World Models are essential for enabling AI agents to learn and interact within simulated environments, fostering better decision-making capabilities. The latest research includes:

  • Group Spike and Slab Variational Bayes: This paper explores variational Bayesian methods.
  • Querying Labeled Time Series Data with Scenario Programs: (Repeated from above). This paper is also relevant to the world model category.
  • Towards Blind and Low-Vision Accessibility of Lightweight VLMs and Custom LLM-Evals: (Repeated from above). This paper is also relevant to the world model category.
  • Pretrained Joint Predictions for Scalable Batch Bayesian Optimization of Molecular Designs: This research uses pretrained joint predictions for molecular design optimization.
  • Bi-Level Contextual Bandits for Individualized Resource Allocation under Delayed Feedback: This paper focuses on resource allocation using contextual bandits.
  • Belief Net: A Filter-Based Framework for Learning Hidden Markov Models from Observations: This research introduces a filter-based framework for learning HMMs.
  • Dynamic Avatar-Scene Rendering from Human-centric Context: This paper explores dynamic avatar-scene rendering.
  • SemanticVLA: Semantic-Aligned Sparsification and Enhancement for Efficient Robotic Manipulation: (Repeated from above). This paper is also relevant to the world model category.
  • How Worrying Are Privacy Attacks Against Machine Learning?: This research examines the severity of privacy attacks against machine learning models.
  • On the Detectability of Active Gradient Inversion Attacks in Federated Learning: This paper focuses on detecting gradient inversion attacks in federated learning.
  • Strategic Opponent Modeling with Graph Neural Networks, Deep Reinforcement Learning and Probabilistic Topic Modeling: This paper explores strategic opponent modeling.
  • Multi-view Structural Convolution Network for Domain-Invariant Point Cloud Recognition of Autonomous Vehicles: This research focuses on point cloud recognition for autonomous vehicles.
  • Quantifying Climate Policy Action and Its Links to Development Outcomes: A Cross-National Data-Driven Analysis: This paper analyzes climate policy and development outcomes.
  • LocalBench: Benchmarking LLMs on County-Level Local Knowledge and Reasoning: This paper focuses on benchmarking LLMs on local knowledge.
  • On Stealing Graph Neural Network Models: This research explores the theft of GNN models.

This collection of papers highlights the rapid advancements in AI, with significant progress in VLA, Robotics, VLM, and World Models. As the field continues to evolve, these developments will likely drive further innovation and practical applications.

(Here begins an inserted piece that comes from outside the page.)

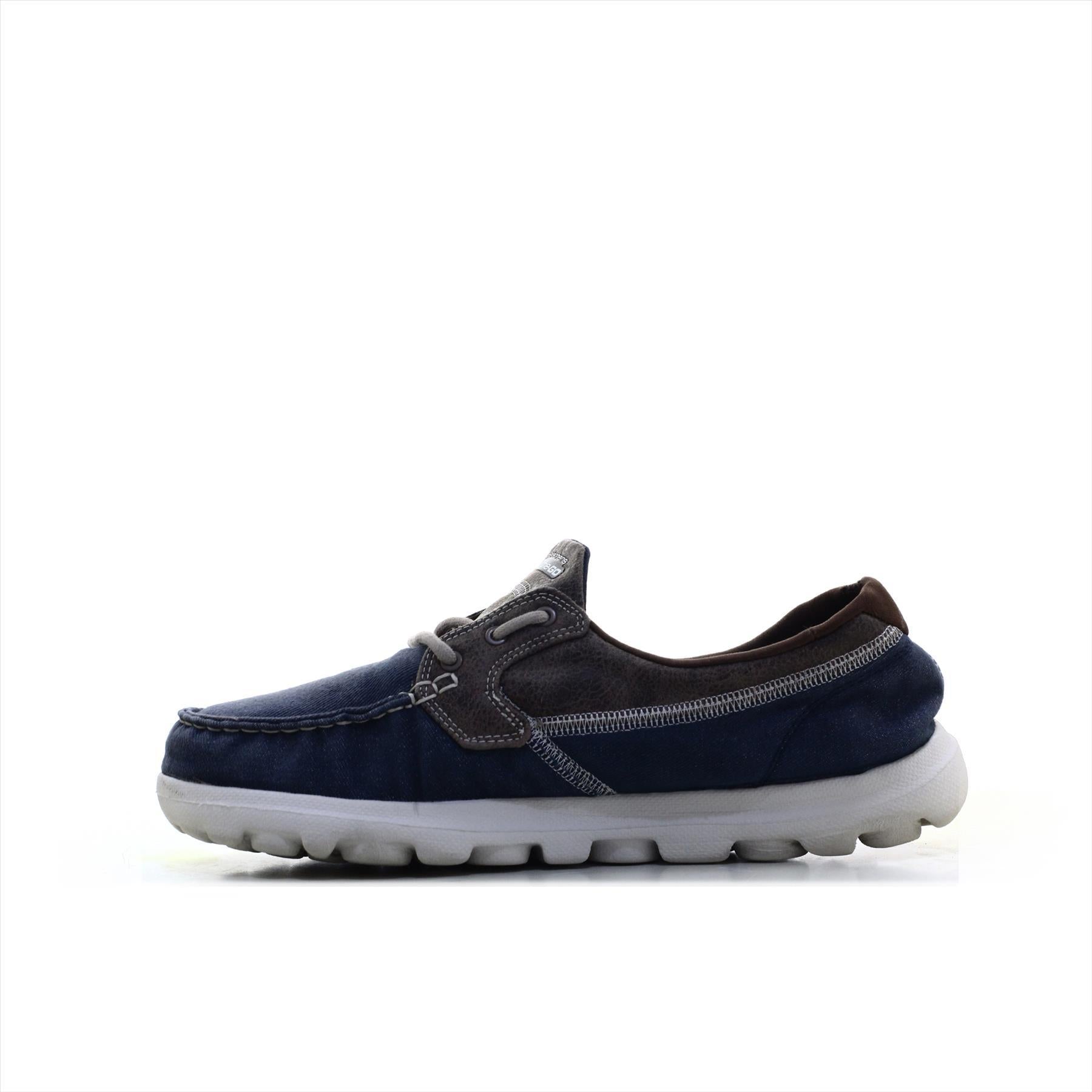 Skechers on The Go Goga Mat (ORIGINAL)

For more detailed information and the full papers, please visit the Github page. Check the github page frequently, new articles are updated every day.

Explore Further: For a deeper dive into cutting-edge AI research, consider exploring the resources provided by the arXiv repository, where many of these papers are initially published. This platform offers access to a wide array of scientific articles, providing a comprehensive view of the latest developments in AI and related fields.